Para o subsecretário de Gestão da Informação da Secretaria de Segurança Pública do DF, Marcelo Durante, a união da comunidade resulta em mais segurança para a população. Segundo ele, pesquisas realizadas pelo órgão apontam que 52% dos moradores que mantêm relacionamento com vizinhos se sentem mais seguros. A rede de contato, na visão do subsecretário, impede o criminoso de agir. Quando existe coletividade e controle social do espaço, a ordem se mantém.
“A confiança entre vizinhos e com pessoas que estão próximas é fundamental, acaba sendo um dos fatores centrais para a garantia da segurança”, ressalta Durante. “Se alguém se sentir vulnerável, sabe que pode recorrer à outra quando está acontecendo alguma coisa.”
O ambiente propício para o criminoso, de acordo com Durante, é onde não existe controle nem acompanhamento. “A circulação de informação entre os moradores constrange o bandido. Na medida em que as pessoas se organizam e se relacionam umas com as outras, elas passam a cuidar do ambiente coletivo e zelam pela segurança de todos”, destaca.
Visão democrática
Para a subsecretária de segurança cidadã, Andréia Macedo, promover o engajamento da comunidade é o principal desafio para o policiamento comunitário. “Temos uma coordenação geral de policiamento comunitário. Damos cursos. Formamos policiais. A PM tem uma sessão no comando para o tema. É uma política pública de segurança”, explica. “Mas a gente precisa garantir uma maior representatividade da população dentro das reuniões dos conselhos comunitários de Segurança. Quanto mais pessoas participarem, mais teremos uma visão democrática.”
A estratégia é conscientizar a população da necessidade do envolvimento. “Trabalhamos para isso. Gostaríamos que (o engajamento) fosse maior. As pessoas estão, normalmente, envolvidas nos seus problemas diários. Uma reunião do Conseg é como uma reunião de condomínio. Não é uma lógica diferente. É um desafio para termos uma representatividade democrática”, acrescenta Andréia.

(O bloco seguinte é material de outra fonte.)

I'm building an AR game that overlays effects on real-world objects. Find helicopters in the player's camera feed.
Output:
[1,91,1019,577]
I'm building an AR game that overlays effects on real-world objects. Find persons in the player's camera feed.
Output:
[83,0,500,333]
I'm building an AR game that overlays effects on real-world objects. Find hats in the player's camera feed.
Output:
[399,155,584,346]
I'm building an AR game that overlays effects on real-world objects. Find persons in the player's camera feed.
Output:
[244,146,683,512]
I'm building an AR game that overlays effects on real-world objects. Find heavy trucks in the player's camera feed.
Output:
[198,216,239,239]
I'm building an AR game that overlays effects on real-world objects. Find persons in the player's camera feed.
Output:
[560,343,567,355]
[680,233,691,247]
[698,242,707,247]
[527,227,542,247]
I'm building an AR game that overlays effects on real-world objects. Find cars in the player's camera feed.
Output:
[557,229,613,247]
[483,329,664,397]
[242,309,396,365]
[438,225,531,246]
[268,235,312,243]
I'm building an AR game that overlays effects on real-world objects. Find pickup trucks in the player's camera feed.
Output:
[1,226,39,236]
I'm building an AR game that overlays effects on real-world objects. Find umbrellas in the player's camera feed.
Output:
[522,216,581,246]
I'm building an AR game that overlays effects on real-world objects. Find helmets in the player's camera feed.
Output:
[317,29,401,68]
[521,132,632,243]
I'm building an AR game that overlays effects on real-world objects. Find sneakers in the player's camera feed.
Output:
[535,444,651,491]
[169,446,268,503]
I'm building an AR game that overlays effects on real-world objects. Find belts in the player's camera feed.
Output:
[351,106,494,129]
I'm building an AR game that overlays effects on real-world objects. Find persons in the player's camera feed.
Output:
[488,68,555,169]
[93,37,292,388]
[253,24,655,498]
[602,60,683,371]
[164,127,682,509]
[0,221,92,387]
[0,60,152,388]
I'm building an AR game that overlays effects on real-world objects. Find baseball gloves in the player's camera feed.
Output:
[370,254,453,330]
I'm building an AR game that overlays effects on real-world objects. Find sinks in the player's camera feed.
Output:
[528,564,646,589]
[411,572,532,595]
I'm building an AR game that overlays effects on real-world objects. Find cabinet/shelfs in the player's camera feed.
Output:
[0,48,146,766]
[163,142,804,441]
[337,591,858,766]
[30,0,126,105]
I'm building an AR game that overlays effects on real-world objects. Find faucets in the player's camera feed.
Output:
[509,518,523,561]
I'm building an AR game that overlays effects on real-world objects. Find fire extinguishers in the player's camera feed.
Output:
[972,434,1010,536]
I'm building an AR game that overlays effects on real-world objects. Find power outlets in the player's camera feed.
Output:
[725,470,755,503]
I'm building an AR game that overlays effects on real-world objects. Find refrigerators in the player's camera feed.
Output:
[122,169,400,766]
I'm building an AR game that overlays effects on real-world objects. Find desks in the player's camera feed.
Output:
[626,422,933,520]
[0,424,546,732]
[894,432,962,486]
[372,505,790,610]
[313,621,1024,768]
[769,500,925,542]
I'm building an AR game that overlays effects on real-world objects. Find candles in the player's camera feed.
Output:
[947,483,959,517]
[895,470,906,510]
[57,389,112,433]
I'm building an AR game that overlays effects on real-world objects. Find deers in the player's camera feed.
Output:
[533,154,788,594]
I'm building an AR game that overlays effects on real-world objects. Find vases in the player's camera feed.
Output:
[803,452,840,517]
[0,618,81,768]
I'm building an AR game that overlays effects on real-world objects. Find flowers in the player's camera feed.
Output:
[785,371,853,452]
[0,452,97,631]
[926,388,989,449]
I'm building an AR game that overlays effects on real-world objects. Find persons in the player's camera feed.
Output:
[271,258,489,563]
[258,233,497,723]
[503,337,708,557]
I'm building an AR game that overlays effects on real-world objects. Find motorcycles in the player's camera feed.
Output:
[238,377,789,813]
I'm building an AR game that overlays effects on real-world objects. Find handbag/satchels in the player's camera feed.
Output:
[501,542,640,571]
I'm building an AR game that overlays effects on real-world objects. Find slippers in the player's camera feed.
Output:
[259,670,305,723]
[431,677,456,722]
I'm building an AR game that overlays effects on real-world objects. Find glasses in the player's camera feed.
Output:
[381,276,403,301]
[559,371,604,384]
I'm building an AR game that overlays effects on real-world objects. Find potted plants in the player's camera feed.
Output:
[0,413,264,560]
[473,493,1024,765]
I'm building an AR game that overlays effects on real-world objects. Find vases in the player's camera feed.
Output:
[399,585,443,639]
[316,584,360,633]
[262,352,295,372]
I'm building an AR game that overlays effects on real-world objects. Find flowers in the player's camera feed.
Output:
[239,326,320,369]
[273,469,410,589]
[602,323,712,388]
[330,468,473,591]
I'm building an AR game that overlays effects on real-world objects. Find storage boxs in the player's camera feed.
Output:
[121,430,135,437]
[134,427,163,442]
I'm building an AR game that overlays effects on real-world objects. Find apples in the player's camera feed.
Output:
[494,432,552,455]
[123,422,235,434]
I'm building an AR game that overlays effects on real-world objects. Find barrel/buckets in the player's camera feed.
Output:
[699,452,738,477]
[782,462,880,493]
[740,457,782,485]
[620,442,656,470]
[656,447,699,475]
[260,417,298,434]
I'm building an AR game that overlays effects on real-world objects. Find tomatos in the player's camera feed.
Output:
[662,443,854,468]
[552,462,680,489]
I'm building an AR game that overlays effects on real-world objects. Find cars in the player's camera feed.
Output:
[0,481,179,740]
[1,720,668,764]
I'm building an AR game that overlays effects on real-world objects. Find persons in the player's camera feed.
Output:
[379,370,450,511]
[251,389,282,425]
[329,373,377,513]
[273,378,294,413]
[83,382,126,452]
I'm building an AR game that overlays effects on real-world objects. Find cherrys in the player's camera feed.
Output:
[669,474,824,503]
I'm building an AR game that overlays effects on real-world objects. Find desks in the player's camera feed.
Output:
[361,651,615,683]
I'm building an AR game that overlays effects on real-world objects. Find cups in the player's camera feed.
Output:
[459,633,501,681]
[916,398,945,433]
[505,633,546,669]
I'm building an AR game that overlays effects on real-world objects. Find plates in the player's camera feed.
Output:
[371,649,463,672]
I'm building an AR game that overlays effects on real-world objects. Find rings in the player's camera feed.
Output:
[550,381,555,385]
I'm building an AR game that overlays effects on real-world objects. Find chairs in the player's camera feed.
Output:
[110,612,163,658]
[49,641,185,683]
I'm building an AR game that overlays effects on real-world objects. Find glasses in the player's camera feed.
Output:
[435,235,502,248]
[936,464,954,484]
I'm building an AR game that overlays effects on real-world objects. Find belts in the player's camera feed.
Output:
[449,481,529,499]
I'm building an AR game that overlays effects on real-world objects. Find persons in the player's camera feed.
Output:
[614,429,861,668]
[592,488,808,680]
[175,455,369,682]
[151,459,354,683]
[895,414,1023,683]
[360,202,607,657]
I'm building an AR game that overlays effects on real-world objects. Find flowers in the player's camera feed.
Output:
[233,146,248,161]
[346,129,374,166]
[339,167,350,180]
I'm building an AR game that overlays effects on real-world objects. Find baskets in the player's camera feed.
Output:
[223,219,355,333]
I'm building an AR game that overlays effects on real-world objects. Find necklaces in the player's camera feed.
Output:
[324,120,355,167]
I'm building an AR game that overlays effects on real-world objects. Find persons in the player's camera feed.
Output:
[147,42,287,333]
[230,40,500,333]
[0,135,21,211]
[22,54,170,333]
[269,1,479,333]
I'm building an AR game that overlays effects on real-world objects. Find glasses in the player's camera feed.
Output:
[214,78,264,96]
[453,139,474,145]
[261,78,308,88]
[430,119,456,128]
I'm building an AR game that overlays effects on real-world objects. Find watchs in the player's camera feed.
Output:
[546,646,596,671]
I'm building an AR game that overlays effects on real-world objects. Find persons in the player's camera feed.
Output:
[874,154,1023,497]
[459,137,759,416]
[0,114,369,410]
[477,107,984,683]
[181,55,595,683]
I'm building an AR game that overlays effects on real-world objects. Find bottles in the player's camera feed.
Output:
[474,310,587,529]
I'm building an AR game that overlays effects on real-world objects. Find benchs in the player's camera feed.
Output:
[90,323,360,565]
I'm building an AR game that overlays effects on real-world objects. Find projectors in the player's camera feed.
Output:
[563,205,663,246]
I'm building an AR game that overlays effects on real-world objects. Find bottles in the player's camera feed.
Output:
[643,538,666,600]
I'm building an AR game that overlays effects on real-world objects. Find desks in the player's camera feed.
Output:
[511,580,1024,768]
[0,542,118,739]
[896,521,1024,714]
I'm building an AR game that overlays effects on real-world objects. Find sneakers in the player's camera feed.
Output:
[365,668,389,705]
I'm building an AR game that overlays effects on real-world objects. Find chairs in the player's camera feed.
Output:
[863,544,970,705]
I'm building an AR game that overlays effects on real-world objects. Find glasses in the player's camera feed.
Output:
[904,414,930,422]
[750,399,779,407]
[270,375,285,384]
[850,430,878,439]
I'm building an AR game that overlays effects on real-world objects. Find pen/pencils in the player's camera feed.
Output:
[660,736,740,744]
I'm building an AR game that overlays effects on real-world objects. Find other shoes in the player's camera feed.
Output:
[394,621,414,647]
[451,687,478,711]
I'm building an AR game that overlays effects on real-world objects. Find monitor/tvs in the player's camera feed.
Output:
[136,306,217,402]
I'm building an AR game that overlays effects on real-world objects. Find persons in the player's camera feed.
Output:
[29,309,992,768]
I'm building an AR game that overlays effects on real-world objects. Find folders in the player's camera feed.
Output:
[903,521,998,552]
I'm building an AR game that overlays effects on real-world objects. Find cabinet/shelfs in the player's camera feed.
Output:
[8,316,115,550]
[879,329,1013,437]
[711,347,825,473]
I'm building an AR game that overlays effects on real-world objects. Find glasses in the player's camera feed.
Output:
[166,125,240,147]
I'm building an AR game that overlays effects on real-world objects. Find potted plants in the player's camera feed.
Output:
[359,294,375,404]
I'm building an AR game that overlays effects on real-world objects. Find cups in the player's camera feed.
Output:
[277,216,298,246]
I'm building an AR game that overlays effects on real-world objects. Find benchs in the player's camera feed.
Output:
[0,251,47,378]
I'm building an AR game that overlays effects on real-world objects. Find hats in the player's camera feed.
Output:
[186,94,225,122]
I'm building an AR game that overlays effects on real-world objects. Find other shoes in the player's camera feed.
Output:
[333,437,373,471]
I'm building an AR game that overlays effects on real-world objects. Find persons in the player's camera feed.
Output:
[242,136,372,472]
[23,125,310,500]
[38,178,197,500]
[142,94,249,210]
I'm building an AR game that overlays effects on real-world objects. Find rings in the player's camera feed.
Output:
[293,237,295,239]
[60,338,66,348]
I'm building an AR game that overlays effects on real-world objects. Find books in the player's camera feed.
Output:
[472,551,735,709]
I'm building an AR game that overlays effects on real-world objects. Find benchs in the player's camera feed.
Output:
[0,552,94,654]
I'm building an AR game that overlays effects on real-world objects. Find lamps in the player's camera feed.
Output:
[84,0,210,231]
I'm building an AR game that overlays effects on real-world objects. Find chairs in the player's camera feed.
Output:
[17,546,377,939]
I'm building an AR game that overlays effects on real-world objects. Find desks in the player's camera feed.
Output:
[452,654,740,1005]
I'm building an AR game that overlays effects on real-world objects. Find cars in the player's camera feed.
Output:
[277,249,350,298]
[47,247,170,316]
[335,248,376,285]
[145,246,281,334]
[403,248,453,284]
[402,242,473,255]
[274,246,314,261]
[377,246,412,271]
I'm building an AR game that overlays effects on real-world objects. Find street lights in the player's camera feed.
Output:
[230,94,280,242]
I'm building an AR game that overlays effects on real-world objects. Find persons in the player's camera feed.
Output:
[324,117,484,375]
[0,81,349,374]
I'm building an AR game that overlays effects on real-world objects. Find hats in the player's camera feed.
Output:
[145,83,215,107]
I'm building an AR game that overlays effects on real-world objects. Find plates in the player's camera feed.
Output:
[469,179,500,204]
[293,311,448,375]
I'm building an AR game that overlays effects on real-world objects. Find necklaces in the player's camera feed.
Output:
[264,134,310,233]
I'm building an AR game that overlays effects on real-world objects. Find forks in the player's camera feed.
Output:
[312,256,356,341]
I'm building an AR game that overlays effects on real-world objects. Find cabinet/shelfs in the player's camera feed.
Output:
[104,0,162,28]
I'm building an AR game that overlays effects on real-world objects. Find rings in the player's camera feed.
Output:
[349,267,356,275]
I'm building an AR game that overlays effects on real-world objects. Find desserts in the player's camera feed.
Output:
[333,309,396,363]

À frente da Federação dos Conselhos Comunitários de Segurança do DF, Flávia Portela concorda que as organizações civis são fundamentais para mobilizar a população. “Precisamos qualificar a fala da sociedade civil, ou vamos continuar demandando polícia quando, muitas vezes, a solução está em outro lugar”, afirma.
O policiamento comunitário, segundo Flávia, envolve também outros órgãos do governo, como as secretarias, os departamentos de Trânsito e de Estradas de Rodagem, a Agefis, as administrações regionais e a Novacap. Por isso, alerta, “é de vital importância que se qualifiquem os conselhos”.